Ao início da madrugada, a Proteção Civil do Porto previu que fossem ocorrer cheias no Douro pelas 06:00, elegendo Postigo do Carvão, Miragaia e o Cais da Ribeira como os pontos mais críticos.

No entanto, pelas 06:10, o CDOS do Porto indicou que “o caudal do rio está normal, não houve transbordo”.

Informação semelhante foi transmitida pelo CDOS de Viana do Castelo: “Não há nenhuma informação de cheias, nem galgamento das margens dos rios, tanto do Lima como do Minho. Estamos a aguardar, para já nada de especial”.

O nível das águas está a baixar em Águeda, que, na sexta-feira, sofreu as maiores cheias dos últimos anos, “o rio está a baixar”, informou Luís Gonçalves, do CDOS de Aveiro, indicando que, ainda assim, se mantêm cortadas estradas no centro de Águeda, em Albergaria e Anadia.

A Proteção Civil aguarda agora pelo desenvolvimento da situação: “Neste momento o rio está a baixar, mas não quer dizer que se mantenha.
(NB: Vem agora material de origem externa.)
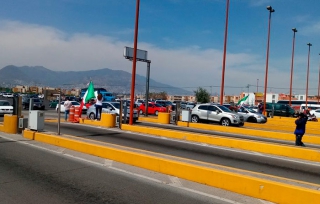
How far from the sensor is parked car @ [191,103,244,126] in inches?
816

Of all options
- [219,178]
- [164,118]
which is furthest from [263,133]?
[219,178]

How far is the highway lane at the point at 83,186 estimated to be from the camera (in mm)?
5348

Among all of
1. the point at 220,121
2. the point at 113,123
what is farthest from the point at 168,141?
the point at 220,121

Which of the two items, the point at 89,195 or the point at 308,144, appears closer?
the point at 89,195

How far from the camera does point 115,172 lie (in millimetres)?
7180

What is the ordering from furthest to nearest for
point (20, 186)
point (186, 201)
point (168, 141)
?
point (168, 141), point (20, 186), point (186, 201)

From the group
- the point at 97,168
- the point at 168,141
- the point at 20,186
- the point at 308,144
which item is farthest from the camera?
the point at 308,144

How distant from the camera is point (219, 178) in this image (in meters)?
6.21

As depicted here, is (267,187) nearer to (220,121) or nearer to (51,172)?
(51,172)

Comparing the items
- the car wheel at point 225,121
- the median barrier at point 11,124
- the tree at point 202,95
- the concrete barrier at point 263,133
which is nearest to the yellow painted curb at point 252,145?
the concrete barrier at point 263,133

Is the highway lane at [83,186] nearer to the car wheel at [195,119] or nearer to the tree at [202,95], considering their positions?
the car wheel at [195,119]

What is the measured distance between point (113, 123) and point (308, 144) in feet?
34.2

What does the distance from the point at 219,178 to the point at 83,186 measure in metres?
2.83

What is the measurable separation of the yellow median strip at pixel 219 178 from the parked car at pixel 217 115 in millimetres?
13598
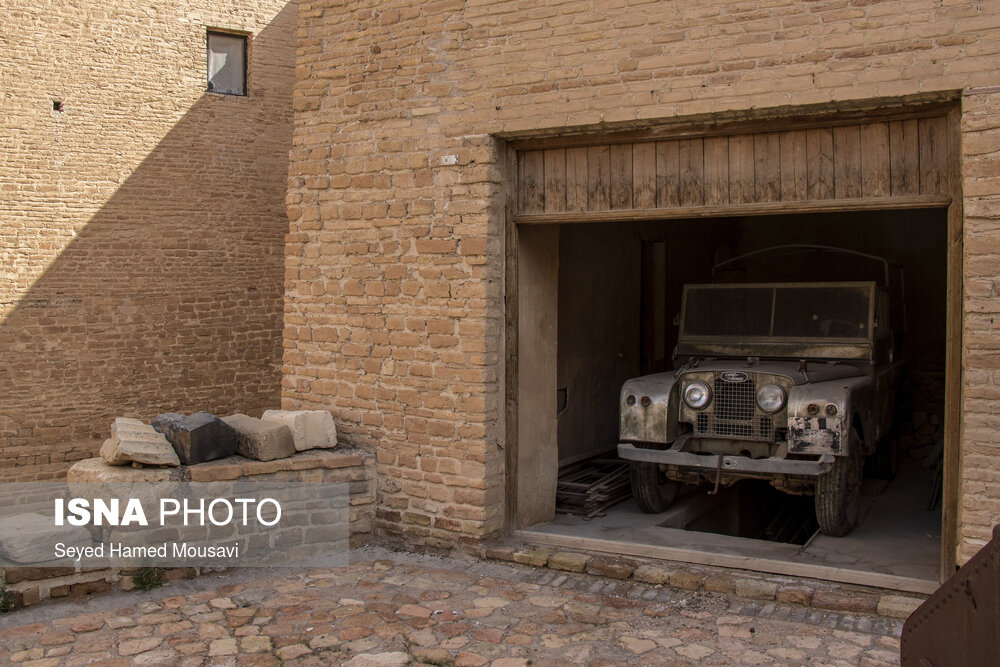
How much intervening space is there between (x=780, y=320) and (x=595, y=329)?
6.31ft

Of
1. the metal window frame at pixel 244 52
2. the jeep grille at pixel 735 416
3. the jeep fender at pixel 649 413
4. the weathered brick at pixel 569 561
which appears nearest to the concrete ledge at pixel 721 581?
the weathered brick at pixel 569 561

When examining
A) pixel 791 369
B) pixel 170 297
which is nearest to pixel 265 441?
pixel 791 369

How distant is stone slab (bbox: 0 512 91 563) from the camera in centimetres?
539

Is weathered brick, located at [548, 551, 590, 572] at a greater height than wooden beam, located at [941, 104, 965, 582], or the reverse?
wooden beam, located at [941, 104, 965, 582]

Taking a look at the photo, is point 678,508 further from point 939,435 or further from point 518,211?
point 939,435

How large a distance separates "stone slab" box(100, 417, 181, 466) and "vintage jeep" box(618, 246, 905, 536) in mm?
3382

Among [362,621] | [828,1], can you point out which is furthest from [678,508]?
[828,1]

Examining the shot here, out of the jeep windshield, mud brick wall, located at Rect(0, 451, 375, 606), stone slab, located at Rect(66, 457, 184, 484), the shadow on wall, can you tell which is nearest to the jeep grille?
the jeep windshield

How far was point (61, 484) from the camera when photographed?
41.8 ft

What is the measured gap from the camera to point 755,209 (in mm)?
5746

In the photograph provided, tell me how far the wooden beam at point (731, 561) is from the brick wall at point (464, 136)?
55cm

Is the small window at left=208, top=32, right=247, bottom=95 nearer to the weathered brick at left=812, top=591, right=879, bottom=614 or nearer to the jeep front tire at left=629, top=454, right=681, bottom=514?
the jeep front tire at left=629, top=454, right=681, bottom=514

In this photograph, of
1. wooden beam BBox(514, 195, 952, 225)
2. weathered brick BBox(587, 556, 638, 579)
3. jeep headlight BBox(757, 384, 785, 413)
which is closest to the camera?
wooden beam BBox(514, 195, 952, 225)

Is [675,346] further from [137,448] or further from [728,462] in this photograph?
[137,448]
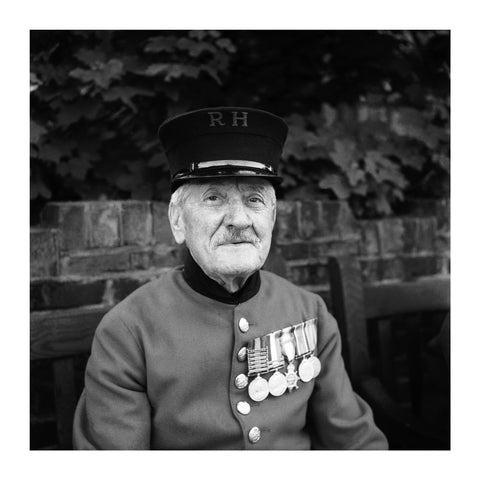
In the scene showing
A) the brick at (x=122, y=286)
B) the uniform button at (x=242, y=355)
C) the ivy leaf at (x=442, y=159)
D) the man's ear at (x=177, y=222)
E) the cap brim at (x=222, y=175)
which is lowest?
the uniform button at (x=242, y=355)

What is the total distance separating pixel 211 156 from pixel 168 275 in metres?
0.32

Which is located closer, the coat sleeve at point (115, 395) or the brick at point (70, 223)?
the coat sleeve at point (115, 395)

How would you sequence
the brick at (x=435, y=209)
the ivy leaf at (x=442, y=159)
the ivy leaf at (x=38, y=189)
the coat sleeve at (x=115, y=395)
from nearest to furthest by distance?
the coat sleeve at (x=115, y=395)
the ivy leaf at (x=38, y=189)
the ivy leaf at (x=442, y=159)
the brick at (x=435, y=209)

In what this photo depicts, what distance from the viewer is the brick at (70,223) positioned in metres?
1.48

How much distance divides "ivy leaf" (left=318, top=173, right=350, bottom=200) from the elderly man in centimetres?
58

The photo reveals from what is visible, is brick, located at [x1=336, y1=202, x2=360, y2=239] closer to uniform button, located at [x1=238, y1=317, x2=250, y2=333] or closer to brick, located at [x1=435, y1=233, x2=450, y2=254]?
brick, located at [x1=435, y1=233, x2=450, y2=254]

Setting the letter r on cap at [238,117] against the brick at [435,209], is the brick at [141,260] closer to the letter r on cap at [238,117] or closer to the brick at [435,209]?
the letter r on cap at [238,117]

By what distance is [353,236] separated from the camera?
72.3 inches

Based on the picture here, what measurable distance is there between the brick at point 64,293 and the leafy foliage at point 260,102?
0.93 feet

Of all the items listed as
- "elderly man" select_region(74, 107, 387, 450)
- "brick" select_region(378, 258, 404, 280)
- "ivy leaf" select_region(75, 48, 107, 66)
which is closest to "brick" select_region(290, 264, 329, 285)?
"brick" select_region(378, 258, 404, 280)

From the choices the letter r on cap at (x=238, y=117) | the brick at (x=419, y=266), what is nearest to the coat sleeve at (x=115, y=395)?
the letter r on cap at (x=238, y=117)

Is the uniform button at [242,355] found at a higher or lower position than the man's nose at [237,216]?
lower
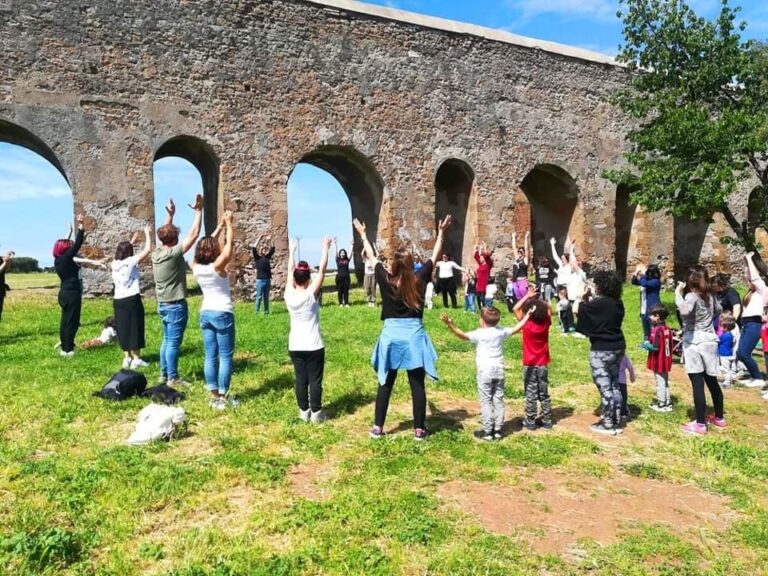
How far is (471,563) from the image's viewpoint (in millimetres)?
3564

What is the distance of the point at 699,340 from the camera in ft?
→ 20.1

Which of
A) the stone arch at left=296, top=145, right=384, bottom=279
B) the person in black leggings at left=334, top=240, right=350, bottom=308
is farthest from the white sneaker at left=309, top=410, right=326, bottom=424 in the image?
the stone arch at left=296, top=145, right=384, bottom=279

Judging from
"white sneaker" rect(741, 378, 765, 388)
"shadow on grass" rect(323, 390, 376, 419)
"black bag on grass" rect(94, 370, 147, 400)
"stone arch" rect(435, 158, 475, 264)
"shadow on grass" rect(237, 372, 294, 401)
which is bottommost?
"white sneaker" rect(741, 378, 765, 388)

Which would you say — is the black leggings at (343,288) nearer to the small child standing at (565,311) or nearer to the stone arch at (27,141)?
the small child standing at (565,311)

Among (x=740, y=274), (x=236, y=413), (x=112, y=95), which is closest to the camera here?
(x=236, y=413)

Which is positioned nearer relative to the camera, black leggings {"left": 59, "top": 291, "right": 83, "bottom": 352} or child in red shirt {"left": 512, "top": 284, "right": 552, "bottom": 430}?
child in red shirt {"left": 512, "top": 284, "right": 552, "bottom": 430}

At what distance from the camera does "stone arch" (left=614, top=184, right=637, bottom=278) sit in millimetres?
21734

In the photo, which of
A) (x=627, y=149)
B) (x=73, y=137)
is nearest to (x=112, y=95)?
(x=73, y=137)

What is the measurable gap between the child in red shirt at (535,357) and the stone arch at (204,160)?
10.7 metres

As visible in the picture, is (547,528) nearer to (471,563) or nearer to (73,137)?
(471,563)

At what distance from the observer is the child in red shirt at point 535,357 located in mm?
5996

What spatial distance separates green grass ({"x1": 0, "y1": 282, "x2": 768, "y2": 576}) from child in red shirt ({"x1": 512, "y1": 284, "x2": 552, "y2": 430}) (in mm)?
294

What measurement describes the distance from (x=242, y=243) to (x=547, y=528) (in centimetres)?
1209

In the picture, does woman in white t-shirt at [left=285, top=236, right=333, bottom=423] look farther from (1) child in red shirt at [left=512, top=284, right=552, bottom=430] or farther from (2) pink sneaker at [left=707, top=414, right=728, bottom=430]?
(2) pink sneaker at [left=707, top=414, right=728, bottom=430]
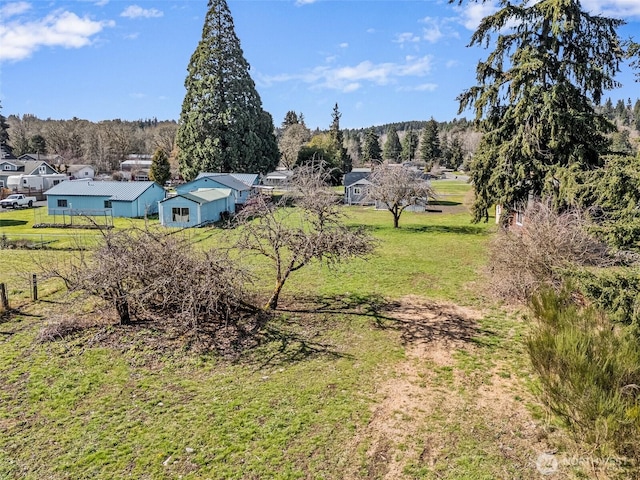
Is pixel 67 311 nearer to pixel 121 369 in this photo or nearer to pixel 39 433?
pixel 121 369

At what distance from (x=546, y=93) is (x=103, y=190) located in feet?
103

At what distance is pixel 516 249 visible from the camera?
38.6 feet

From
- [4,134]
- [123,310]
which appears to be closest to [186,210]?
[123,310]

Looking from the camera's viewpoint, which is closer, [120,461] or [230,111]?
[120,461]

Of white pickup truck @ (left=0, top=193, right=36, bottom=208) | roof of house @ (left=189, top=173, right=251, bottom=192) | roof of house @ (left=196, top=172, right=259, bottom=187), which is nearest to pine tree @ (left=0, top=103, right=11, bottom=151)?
white pickup truck @ (left=0, top=193, right=36, bottom=208)

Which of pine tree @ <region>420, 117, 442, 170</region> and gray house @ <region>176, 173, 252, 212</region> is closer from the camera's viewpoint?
gray house @ <region>176, 173, 252, 212</region>

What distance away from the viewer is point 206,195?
105 feet

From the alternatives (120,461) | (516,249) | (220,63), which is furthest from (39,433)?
(220,63)

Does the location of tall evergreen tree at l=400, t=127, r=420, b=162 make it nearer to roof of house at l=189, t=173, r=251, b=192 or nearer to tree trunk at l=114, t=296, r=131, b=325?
roof of house at l=189, t=173, r=251, b=192

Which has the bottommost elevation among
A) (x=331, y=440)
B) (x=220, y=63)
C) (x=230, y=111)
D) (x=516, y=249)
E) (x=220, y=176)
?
(x=331, y=440)

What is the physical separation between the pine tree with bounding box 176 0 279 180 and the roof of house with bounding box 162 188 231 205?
8099 mm

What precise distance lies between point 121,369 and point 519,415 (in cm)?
757

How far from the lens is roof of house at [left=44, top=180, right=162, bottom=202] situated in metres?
33.5

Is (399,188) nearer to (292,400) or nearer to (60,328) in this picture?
(60,328)
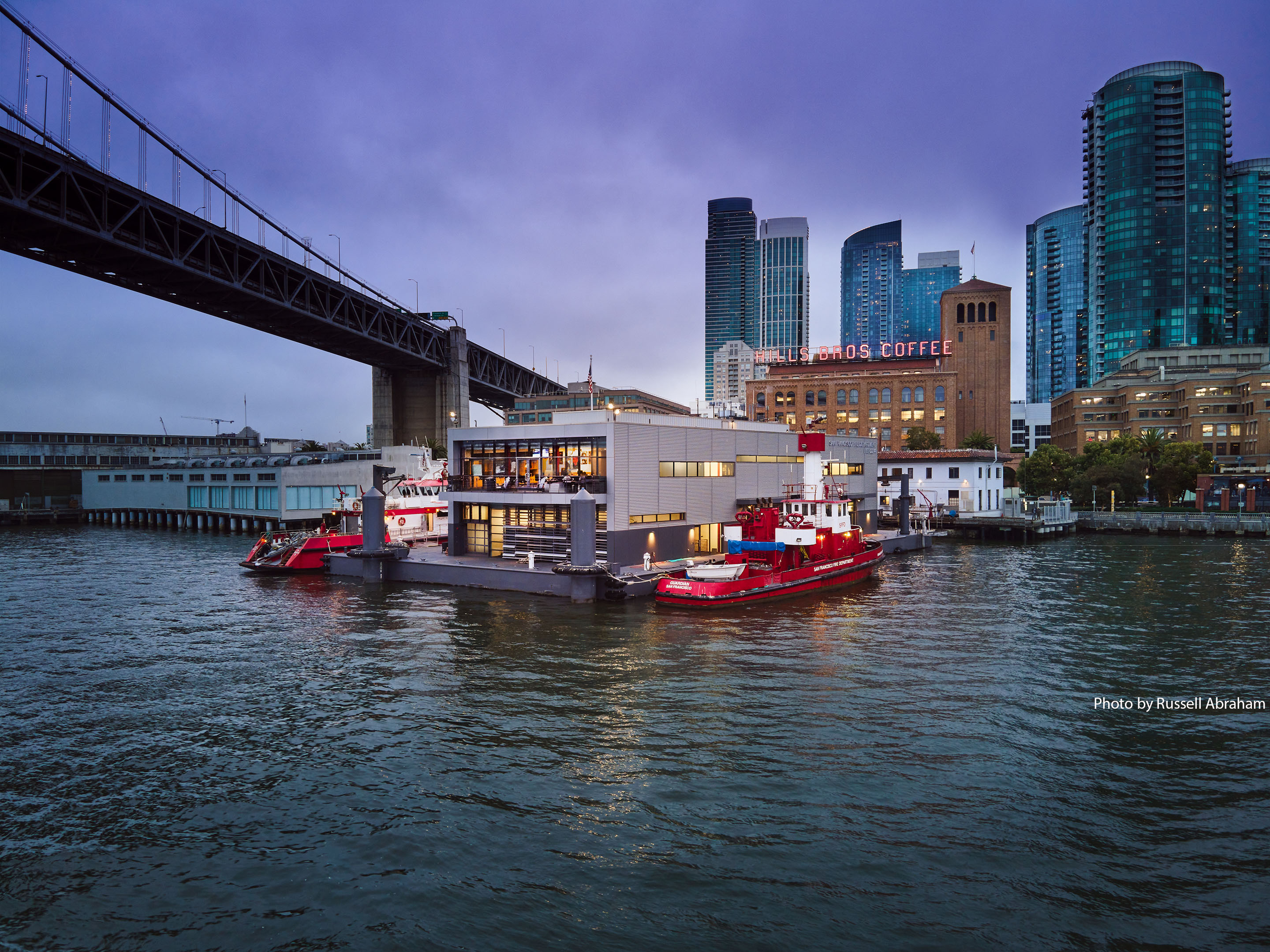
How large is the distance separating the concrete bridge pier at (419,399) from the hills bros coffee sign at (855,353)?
57.2 metres

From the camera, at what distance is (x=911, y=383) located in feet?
461

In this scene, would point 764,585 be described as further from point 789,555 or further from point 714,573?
point 789,555

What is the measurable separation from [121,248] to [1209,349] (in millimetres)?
195084

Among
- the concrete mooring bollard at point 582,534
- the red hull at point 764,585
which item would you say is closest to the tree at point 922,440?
the red hull at point 764,585

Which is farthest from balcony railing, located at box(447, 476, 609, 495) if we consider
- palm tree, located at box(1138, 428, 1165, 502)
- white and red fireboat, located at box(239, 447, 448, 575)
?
palm tree, located at box(1138, 428, 1165, 502)

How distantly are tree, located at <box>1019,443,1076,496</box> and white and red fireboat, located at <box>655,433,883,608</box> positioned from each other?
74764 mm

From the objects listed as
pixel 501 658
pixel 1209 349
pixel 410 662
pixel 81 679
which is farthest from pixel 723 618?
pixel 1209 349

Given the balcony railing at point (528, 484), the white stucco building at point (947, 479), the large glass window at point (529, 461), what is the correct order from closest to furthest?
the balcony railing at point (528, 484)
the large glass window at point (529, 461)
the white stucco building at point (947, 479)

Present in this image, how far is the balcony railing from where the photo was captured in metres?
47.3

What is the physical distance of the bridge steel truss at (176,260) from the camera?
67812 mm

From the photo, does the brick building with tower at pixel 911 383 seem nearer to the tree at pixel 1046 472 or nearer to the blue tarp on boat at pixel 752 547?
the tree at pixel 1046 472

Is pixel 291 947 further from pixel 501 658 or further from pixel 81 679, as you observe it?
pixel 81 679

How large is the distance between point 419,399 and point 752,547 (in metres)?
112

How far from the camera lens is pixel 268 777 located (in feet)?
61.4
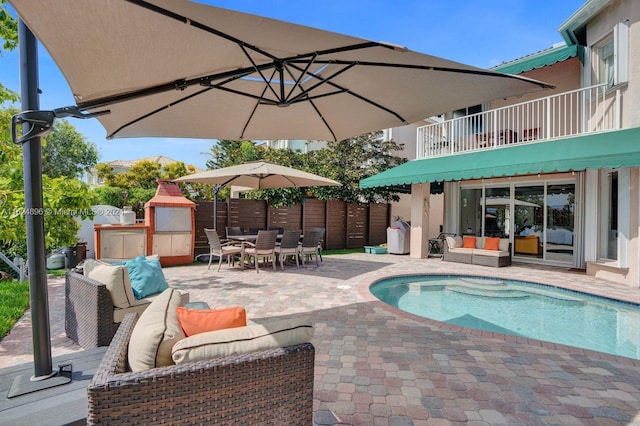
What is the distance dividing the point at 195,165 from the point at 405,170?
873 inches

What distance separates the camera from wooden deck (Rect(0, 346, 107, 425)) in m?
1.95

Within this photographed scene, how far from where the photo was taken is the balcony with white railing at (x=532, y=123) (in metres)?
9.59

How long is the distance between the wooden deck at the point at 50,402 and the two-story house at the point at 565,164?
9.73 metres

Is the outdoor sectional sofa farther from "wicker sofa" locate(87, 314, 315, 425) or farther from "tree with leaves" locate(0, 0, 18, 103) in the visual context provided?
"tree with leaves" locate(0, 0, 18, 103)

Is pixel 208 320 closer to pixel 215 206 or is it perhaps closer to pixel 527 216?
pixel 215 206

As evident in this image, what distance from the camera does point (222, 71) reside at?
381 cm

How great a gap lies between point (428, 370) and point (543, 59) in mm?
11373

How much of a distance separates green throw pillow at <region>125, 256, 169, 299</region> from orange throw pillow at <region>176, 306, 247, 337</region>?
2.45 metres

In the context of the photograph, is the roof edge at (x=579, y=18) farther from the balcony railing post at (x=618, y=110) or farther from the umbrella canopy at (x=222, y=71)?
the umbrella canopy at (x=222, y=71)

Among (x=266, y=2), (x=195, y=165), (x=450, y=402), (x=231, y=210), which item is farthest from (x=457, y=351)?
A: (x=195, y=165)

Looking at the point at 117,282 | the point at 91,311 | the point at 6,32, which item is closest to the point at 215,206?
the point at 6,32

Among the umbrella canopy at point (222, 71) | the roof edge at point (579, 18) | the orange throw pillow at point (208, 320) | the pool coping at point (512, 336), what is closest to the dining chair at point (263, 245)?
the pool coping at point (512, 336)

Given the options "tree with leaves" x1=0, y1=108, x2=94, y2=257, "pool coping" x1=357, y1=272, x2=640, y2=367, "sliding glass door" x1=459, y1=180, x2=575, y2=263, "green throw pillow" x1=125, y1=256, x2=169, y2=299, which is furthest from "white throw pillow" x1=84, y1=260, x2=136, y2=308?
"sliding glass door" x1=459, y1=180, x2=575, y2=263

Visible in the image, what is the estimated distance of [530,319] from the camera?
639 cm
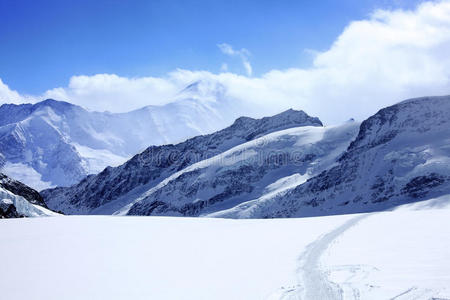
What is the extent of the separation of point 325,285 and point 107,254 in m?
11.6

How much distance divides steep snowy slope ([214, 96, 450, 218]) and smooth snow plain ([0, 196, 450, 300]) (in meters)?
119

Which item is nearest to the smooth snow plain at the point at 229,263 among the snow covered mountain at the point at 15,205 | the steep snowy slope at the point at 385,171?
the snow covered mountain at the point at 15,205

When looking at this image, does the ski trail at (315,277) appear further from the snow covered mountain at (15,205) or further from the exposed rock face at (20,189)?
the exposed rock face at (20,189)

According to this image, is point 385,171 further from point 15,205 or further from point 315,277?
point 315,277

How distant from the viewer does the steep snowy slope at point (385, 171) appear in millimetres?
139375

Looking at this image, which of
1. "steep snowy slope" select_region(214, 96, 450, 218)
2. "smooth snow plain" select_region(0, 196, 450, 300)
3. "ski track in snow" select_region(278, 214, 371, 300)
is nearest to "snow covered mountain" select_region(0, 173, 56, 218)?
"smooth snow plain" select_region(0, 196, 450, 300)

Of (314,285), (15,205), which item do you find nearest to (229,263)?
(314,285)

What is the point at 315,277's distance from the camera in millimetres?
→ 16625

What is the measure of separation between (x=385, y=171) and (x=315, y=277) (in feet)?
486

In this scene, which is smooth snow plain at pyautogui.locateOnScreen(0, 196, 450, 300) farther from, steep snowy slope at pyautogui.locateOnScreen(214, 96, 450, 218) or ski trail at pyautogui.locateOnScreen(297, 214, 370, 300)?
steep snowy slope at pyautogui.locateOnScreen(214, 96, 450, 218)

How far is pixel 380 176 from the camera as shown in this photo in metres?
152

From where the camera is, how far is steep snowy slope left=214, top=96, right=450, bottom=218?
457 ft

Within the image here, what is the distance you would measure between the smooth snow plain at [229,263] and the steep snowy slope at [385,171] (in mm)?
119147

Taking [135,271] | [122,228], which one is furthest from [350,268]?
[122,228]
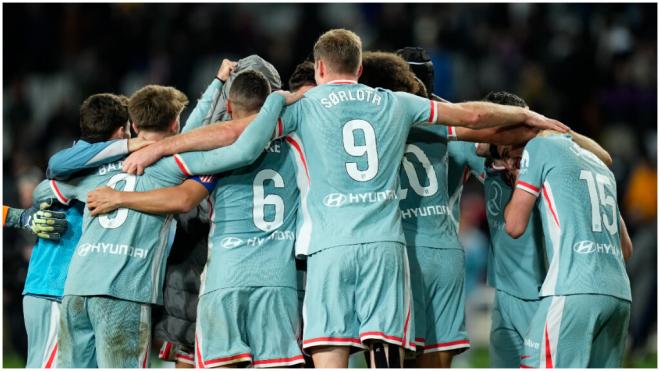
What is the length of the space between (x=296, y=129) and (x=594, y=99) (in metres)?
10.5

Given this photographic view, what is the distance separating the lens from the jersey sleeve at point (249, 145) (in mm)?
5898

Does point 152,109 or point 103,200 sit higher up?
point 152,109

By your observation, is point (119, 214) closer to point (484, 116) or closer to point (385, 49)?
point (484, 116)

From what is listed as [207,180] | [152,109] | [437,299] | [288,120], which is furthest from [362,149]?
[152,109]

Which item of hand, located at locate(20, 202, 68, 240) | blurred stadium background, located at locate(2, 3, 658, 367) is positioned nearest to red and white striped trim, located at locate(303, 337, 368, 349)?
hand, located at locate(20, 202, 68, 240)

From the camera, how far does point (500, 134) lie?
256 inches

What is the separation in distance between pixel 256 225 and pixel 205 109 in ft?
3.30

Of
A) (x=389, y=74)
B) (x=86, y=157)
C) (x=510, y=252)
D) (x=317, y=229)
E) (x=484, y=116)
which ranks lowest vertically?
(x=510, y=252)

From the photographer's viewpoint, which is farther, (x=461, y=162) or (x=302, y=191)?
(x=461, y=162)

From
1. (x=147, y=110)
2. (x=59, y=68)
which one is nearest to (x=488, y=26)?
(x=59, y=68)

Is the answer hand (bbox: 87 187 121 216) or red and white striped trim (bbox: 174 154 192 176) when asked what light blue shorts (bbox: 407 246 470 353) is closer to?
red and white striped trim (bbox: 174 154 192 176)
Tem estado toda a noite a chover, vamos ver o que nos reserva o dia, consoante as descargas das barragens”.

Segundo Luís Gonçalves, desde sexta-feira até ao início da manhã de hoje foram registadas 62 ocorrências no distrito de Aveiro, “entre inundações e quedas de árvores”.

 

Proteção Civil registou 458 ocorrências em 24 horas

 

Ao final de sexta-feira, a Autoridade Nacional da Proteção Civil informou que tinha registado mais de 450 ocorrências em todo o país relacionadas com episódios de mau tempo em 24 horas.

“Desde as 00:00 de sexta-feira até às 00:00 de sábado, registámos no território do continente 458 ocorrências relacionadas com episódios de mau tempo, sobretudo com inundações e deslizamentos de terra”, disse à agência Lusa Carlos Guerra, adjunto de operações da Proteção Civil.

Segundo Carlos Guerra, o distrito mais atingido foi o de Coimbra.

“Registamos estradas cortadas no distrito de Viana, Coimbra, Viseu, Aveiro e Porto. O distrito com mais estradas cortadas é o de Aveiro, sobretudo na zona de Águeda, Estarreja e Albergaria”, afirmou Carlos Guerra.